Dare we say that Stith steals the show? Well, we can’t remember ever seeing a support act coming back out for an encore, as Stith does tonight after heartfelt calls from the crowd.
This isn’t to suggest that The Acorn are any less enjoyable; they rock. Their songs fall into two camps: lumberjack-shirt folk-rock (‘Crooked Legs’, ‘Fallen Leaves’) and Vampire Weekend-style college world-pop (‘Low Gravity’, ‘Flood Pt 1’). They do both well. The apparent extravagance of having two drummers is justified by the band’s dependence on strong, inventive rhythms: while DM Stith requires attentive listening, The Acorn are for dancing and most of the crowd bop along to their set. That said, in their own way The Acorn are just as poetic and escapist as Stith – those world rhythms, of course, but also singer Rolf Klausener’s rich, warm voice and songs about his mother's youth in Honduras.
The only downer of the night is that this band’s best song, the joyous tribal hymn ‘Flood Pt 1’, is drowned in a murky sound mix that has too much bass: the track’s glorious guitar line is almost completely lost. Many people here tonight have come to see The Acorn on the basis of loving that song, so it’s a pity to hear it slightly botched.

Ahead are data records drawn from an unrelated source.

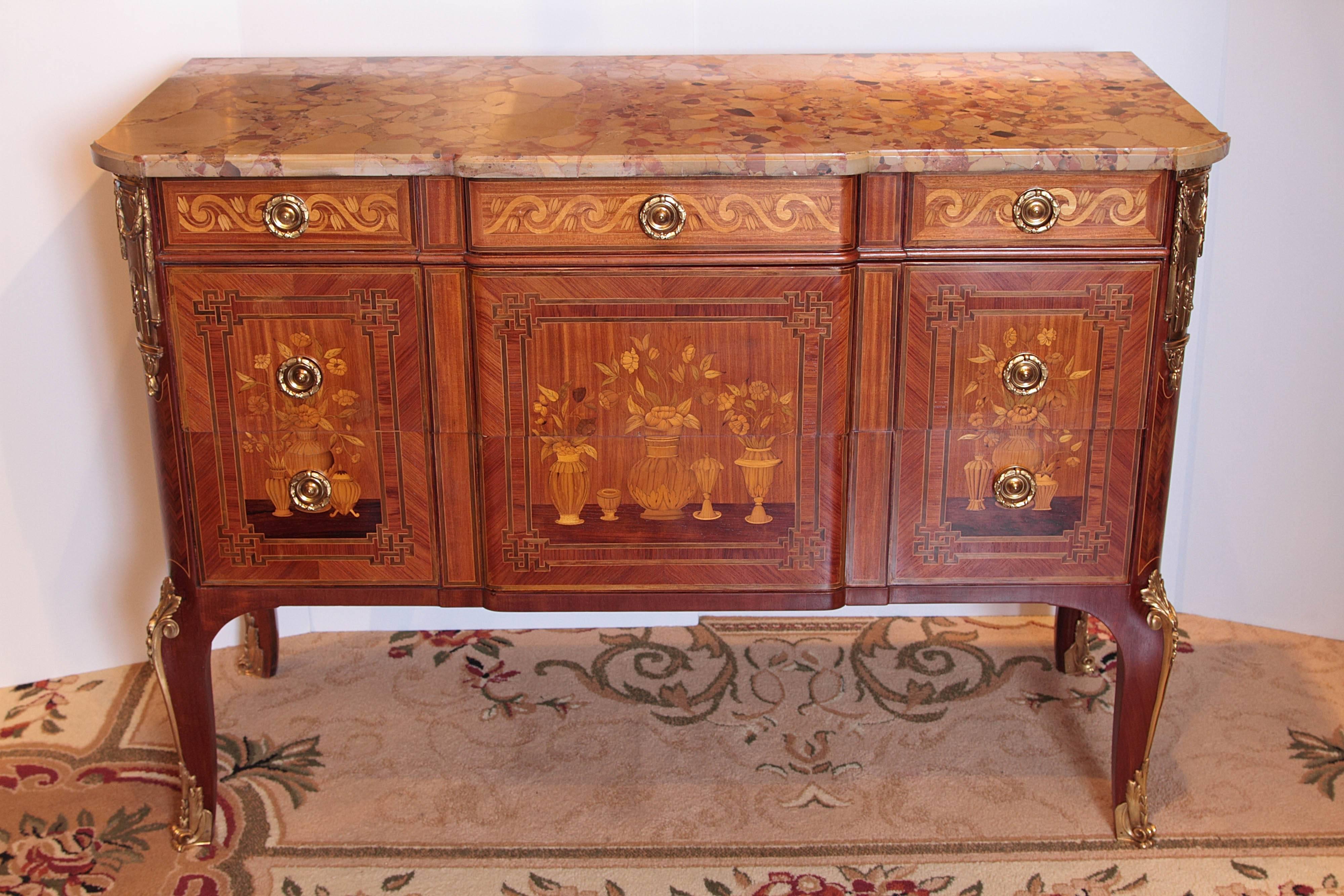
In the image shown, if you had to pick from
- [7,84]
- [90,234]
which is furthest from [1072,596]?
[7,84]

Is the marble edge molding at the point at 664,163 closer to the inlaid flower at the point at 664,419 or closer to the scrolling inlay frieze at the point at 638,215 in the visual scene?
the scrolling inlay frieze at the point at 638,215

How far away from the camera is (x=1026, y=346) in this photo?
1767mm

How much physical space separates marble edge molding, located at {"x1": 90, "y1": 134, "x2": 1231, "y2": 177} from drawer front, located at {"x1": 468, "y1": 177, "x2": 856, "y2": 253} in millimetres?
24

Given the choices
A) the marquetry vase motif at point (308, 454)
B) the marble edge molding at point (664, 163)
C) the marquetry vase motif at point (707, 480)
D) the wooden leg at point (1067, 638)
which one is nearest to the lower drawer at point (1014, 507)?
the marquetry vase motif at point (707, 480)

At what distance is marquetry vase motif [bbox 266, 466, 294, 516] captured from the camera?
1.83m

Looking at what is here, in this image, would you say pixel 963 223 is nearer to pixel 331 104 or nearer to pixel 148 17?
pixel 331 104

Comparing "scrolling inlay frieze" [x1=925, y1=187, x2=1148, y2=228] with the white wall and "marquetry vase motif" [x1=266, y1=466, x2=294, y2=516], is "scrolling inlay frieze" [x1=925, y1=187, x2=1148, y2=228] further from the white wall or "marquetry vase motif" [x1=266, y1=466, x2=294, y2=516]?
"marquetry vase motif" [x1=266, y1=466, x2=294, y2=516]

There’s something in the North American experience that constantly inspires books and music and art which are cinematic and sincere and aspirational compared to the self-conscious cynicism and irony of many European artists. Whether it comes from the vast widescreen landscape or immigrant heritage or maybe some last trace of the frontier spirit, both The Acorn and DM Stith exemplify this. They deserve to be playing packed furnaces of venues from now on, and we suspect that Stith’s support-slot days will soon be behind him.